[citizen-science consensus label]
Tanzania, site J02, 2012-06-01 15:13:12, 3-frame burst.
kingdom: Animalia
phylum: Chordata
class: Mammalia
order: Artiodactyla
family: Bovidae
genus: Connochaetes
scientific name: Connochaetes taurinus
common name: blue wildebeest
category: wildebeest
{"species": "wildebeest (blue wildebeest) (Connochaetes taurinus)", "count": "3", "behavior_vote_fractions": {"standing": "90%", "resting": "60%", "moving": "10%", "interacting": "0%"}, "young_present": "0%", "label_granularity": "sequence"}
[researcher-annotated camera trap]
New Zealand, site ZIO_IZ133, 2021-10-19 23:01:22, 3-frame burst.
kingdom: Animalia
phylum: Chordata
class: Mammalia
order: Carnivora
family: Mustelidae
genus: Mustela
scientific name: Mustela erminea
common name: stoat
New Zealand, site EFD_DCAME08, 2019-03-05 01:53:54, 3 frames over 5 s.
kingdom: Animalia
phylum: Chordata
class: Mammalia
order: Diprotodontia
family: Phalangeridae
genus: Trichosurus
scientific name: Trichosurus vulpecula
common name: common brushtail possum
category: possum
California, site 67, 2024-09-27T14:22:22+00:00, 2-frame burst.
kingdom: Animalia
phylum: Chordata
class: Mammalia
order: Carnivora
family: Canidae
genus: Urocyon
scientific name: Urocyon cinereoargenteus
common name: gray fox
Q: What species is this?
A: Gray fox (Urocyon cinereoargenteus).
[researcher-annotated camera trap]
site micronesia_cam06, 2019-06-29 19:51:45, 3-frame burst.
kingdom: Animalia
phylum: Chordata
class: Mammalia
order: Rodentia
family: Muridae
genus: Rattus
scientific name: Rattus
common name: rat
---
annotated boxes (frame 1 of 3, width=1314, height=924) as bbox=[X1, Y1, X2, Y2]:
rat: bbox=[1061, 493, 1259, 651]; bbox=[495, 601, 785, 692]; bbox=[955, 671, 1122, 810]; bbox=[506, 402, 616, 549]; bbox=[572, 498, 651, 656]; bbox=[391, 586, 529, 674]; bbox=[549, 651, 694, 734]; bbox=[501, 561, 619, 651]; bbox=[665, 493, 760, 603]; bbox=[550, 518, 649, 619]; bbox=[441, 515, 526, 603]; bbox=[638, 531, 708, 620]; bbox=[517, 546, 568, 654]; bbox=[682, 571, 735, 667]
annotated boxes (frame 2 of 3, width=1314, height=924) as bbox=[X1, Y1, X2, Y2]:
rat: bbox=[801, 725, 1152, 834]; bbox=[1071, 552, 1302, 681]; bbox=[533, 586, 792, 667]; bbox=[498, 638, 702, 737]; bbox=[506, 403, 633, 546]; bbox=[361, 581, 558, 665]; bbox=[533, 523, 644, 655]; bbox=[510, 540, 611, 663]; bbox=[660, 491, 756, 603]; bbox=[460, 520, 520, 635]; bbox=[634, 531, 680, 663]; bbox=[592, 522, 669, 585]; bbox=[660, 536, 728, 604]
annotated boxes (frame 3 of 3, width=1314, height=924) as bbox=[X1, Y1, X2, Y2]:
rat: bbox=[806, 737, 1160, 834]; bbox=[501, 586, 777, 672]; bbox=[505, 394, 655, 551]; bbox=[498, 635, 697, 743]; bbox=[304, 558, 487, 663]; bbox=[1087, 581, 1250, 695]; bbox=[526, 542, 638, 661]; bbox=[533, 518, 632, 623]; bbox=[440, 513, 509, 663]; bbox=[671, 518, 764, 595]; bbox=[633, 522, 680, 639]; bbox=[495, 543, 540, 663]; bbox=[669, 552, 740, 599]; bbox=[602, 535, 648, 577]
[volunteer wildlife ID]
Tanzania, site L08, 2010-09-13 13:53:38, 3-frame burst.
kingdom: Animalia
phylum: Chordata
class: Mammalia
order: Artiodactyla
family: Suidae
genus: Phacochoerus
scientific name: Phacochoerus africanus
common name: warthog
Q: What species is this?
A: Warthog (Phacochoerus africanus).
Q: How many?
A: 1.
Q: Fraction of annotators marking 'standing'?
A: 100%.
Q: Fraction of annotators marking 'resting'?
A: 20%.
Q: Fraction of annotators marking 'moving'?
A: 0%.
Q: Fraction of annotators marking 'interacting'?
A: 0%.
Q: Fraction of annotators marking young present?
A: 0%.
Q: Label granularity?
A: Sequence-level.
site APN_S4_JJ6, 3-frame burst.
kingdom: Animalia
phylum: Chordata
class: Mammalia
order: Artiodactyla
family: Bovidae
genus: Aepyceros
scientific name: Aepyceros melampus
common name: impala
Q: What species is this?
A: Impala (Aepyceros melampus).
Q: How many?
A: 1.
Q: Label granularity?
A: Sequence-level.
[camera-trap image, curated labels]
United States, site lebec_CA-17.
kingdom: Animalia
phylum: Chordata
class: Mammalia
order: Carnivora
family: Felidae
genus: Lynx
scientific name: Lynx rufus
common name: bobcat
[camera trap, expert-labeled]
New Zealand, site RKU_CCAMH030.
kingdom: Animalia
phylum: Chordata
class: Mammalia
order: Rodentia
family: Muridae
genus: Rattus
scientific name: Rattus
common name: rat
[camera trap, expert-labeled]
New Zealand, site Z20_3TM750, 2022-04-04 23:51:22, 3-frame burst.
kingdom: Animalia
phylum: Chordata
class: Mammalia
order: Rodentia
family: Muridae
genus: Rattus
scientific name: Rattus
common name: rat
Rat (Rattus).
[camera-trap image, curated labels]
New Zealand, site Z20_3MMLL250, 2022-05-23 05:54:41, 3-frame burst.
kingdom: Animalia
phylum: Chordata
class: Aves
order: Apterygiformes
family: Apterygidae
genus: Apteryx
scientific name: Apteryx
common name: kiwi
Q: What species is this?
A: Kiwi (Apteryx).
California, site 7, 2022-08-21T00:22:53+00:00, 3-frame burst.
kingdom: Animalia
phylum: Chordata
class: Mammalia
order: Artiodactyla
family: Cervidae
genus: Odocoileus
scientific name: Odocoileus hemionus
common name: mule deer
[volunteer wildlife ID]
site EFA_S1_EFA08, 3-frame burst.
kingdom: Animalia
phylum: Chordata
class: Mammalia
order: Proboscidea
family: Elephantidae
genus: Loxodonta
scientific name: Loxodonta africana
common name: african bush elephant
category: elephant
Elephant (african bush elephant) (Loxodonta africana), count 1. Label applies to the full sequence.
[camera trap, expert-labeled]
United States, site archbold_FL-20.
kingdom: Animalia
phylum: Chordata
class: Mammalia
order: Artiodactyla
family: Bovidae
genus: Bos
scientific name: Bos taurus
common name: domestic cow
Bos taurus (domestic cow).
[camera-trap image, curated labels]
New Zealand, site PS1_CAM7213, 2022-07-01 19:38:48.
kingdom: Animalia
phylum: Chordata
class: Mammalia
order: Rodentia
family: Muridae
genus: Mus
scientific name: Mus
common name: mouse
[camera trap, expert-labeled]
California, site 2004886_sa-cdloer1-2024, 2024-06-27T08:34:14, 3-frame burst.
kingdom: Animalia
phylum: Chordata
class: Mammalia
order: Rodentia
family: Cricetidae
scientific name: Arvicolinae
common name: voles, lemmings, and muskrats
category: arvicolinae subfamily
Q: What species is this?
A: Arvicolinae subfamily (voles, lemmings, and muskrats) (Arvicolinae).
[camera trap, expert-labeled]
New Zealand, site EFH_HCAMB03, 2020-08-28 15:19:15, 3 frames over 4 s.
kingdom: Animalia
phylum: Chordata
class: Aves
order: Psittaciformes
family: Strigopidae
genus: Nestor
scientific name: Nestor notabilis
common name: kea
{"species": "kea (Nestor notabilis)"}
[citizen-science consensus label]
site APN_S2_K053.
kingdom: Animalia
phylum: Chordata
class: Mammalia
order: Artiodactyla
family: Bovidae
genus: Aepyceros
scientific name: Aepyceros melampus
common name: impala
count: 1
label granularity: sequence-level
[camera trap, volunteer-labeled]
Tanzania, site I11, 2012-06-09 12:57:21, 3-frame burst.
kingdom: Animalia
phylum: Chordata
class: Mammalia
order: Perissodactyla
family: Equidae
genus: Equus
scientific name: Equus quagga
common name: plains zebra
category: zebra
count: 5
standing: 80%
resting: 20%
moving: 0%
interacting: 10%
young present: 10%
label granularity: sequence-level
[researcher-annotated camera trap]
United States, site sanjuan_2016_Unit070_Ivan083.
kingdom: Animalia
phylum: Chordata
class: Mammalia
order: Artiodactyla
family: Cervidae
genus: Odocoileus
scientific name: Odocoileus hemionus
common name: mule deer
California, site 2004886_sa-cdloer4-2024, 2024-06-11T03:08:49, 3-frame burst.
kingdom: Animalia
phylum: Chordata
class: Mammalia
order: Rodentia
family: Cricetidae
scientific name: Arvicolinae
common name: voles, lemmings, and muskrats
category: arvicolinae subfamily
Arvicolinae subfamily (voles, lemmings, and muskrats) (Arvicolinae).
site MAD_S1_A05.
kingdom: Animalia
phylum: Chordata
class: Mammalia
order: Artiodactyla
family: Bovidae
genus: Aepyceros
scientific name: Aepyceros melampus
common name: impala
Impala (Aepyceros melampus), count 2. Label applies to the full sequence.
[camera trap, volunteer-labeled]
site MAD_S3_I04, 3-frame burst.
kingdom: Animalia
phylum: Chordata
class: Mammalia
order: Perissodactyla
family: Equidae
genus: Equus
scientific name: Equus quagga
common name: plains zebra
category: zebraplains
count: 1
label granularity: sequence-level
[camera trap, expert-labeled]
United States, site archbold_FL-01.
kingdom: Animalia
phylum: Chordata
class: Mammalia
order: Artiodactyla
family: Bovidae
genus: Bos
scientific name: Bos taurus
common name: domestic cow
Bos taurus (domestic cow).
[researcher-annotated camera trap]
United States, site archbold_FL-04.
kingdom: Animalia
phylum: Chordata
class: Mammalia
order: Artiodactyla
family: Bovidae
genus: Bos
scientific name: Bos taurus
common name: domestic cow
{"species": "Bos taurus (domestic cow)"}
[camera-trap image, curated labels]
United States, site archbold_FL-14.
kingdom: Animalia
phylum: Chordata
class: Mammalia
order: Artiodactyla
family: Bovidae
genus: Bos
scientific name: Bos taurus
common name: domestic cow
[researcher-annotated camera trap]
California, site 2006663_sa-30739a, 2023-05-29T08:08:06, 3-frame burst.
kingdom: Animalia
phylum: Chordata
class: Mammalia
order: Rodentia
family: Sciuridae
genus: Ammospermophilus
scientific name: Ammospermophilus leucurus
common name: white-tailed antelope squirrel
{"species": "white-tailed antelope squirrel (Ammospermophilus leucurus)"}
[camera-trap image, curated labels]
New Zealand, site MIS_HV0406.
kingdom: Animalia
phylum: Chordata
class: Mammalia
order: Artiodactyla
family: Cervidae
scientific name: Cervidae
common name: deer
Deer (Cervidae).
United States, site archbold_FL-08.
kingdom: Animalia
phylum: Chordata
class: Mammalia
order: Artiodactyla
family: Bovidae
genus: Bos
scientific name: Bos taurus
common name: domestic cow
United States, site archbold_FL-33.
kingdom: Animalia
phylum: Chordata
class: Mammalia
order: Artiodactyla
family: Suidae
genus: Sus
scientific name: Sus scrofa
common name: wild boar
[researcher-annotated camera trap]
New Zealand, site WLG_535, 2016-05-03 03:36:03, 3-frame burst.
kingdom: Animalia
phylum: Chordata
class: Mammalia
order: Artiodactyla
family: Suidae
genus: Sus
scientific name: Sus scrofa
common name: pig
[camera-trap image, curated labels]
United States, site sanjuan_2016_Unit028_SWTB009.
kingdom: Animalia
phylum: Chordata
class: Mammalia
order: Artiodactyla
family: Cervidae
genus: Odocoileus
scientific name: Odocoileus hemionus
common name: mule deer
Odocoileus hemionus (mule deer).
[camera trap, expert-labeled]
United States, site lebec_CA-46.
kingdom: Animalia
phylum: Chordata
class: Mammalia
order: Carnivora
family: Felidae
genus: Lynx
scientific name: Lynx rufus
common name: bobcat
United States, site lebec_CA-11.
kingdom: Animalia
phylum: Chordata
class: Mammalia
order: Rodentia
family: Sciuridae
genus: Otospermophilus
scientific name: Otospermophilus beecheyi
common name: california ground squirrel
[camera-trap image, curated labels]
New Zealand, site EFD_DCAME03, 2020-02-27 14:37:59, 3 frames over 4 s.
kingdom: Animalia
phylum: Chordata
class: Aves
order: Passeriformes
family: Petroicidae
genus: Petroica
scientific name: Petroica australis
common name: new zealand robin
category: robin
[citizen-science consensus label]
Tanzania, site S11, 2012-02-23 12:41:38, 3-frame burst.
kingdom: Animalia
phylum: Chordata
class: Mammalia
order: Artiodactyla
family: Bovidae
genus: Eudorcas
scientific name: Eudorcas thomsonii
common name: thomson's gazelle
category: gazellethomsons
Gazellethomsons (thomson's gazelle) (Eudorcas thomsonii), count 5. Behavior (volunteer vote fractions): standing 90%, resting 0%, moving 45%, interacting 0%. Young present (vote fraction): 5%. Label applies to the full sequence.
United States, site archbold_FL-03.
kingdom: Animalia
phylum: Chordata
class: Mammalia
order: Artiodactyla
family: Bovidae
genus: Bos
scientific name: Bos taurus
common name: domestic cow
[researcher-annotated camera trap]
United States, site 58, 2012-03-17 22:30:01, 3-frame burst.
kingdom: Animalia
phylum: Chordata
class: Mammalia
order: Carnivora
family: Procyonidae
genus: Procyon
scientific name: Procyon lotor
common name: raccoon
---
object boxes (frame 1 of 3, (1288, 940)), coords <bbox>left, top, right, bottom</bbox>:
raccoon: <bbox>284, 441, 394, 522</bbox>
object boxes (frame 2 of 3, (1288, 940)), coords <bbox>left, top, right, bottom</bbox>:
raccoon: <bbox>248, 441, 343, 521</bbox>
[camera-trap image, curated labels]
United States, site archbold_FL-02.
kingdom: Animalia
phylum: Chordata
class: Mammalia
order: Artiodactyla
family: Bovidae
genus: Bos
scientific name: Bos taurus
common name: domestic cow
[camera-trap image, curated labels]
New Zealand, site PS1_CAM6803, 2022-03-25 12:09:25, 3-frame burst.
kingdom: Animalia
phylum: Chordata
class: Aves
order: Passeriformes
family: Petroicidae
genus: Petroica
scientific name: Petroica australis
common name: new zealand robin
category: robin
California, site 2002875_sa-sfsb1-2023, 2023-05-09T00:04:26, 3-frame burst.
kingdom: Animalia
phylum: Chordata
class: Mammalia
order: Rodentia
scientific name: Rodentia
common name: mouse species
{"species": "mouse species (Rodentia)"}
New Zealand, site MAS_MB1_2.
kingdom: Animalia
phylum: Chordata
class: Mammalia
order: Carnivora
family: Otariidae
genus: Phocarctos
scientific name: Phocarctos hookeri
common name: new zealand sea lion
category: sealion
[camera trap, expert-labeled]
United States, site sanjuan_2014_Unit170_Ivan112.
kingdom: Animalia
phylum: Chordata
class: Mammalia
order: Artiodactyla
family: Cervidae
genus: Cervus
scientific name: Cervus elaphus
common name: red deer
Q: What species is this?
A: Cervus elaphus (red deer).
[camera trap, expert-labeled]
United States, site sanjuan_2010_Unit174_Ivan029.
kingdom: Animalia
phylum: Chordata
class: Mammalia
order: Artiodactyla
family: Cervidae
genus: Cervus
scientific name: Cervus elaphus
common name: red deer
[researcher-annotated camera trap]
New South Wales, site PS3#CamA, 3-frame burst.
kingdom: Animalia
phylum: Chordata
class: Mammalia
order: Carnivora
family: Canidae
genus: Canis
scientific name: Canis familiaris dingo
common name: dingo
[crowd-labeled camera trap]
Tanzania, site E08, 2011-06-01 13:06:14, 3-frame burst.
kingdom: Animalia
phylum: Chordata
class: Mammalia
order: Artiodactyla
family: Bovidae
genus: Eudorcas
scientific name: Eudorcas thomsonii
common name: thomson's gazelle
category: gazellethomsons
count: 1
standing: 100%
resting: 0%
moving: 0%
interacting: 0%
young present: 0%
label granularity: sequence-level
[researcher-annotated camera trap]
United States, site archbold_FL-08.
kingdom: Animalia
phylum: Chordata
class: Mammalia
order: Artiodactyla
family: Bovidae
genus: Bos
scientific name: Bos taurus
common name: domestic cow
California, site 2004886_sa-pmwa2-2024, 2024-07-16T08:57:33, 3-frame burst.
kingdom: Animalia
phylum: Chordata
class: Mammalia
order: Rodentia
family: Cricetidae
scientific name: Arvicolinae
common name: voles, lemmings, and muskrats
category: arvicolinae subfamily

============================================================

### AIM OF THE TASK
Every line from the start of the material above through the line that contains "category: wildebeest" must be written out exactly, with both ends included.

### FINAL ANSWER
[citizen-science consensus label]
Tanzania, site J02, 2012-06-01 15:13:12, 3-frame burst.
kingdom: Animalia
phylum: Chordata
class: Mammalia
order: Artiodactyla
family: Bovidae
genus: Connochaetes
scientific name: Connochaetes taurinus
common name: blue wildebeest
category: wildebeest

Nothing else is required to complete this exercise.